We've already received a bunch of issues with a variety of proposals to make this type string easier to manage. I'm going to collect them all here and if/when we have a proposal for this, we will post it here first to get feedback.

Goals:

  • offer a way to declare "simple" types that don't require the apiVersion to be explicitly declared (possibly aspects of the resource type as well via an alias (i.e. 'microsoft.compute/virtualMachines' => virtualMachines or vm)
    • it should still be easy to figure out which apiVersion and full rp info if I need that level of detail
  • continue to expose apiVersion when it's important. If a type comes out with a new apiVersion I should not be blocked from consuming it.
  • offer safe upgrades. I shouldn't be surprised that I am consuming a new apiVersion

Non-goals:

  • Offer a "latest"/"auto upgrade" semantic. I think as a team we are philosophically against this. ARM templates are very stable today because of the explicit apiVersion. As long as the relevant resource type follows the rules of the ARM RPC, a working template should continue to work for as long as those APIs continue to exist.
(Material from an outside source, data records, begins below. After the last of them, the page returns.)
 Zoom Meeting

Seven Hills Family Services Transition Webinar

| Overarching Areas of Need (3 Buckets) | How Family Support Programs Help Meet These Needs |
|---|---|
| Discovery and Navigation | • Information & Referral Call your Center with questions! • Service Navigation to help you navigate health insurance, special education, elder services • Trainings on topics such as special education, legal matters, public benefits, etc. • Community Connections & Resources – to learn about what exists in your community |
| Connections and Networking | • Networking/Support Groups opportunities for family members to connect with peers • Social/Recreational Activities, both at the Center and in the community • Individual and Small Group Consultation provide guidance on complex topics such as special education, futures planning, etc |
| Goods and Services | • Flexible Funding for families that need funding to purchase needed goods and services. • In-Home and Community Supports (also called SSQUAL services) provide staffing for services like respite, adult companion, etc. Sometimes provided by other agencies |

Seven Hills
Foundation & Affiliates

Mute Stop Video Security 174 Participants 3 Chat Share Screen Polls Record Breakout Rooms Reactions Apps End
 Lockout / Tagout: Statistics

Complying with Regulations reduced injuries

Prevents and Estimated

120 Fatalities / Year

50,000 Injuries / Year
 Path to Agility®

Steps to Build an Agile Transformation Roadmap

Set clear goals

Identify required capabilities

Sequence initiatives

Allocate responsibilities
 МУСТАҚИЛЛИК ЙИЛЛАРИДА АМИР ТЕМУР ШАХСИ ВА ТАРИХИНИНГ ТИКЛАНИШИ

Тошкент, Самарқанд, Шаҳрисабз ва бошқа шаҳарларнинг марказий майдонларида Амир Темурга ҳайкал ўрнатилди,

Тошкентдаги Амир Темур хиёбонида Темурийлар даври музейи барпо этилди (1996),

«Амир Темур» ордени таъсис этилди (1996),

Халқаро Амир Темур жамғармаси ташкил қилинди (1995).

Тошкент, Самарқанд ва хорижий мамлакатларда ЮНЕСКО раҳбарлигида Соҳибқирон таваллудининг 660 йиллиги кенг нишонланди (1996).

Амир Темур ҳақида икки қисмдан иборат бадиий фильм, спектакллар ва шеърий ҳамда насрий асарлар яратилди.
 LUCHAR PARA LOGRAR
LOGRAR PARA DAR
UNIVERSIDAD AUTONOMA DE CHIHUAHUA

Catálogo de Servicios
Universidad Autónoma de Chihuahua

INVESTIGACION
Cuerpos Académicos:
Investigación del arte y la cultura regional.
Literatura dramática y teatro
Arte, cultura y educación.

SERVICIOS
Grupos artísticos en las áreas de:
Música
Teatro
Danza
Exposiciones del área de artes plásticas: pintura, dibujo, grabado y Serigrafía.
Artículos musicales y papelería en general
Why this is tricky to get right

Taken from #1002 (comment);

Some things to point out about API versioning in ARM:

  • API version is not a property of a resource - it defines the contract for interacting with a resource. Generally if you haven't changed any of the properties you supply, the effect on the underlying resource state will be identical between the older and newer version, unless the newer API contract has a breaking change (next point). Although it can feel odd to be using a very old API version, there is usually no great need to update unless for example you need to access some new properties added to a newer version.
  • Teams are permitted to make breaking changes to the structure of the API contract between API versions. They are not permitted to make breaking changes to the structure of the API contract for an existing API version. This may mean that if you upgrade versions without changing the structure of your request, you run the risk of being unexpectedly broken at deploy time.
  • Without having a known API version at authoring time, we cannot provide a great editor experience (type validation, intellisense etc), as we cannot know what properties are available.

So generally, our feeling on this is that we want to discourage people from picking up the API version at runtime and instead encourage pinning to a version and making the explicit decision to upgrade. That being said, we definitely see the need to simplify the syntax, know whether you're on the latest, and have an easy path to upgrade if you're not and want to be - currently we're thinking of addressing this with #622.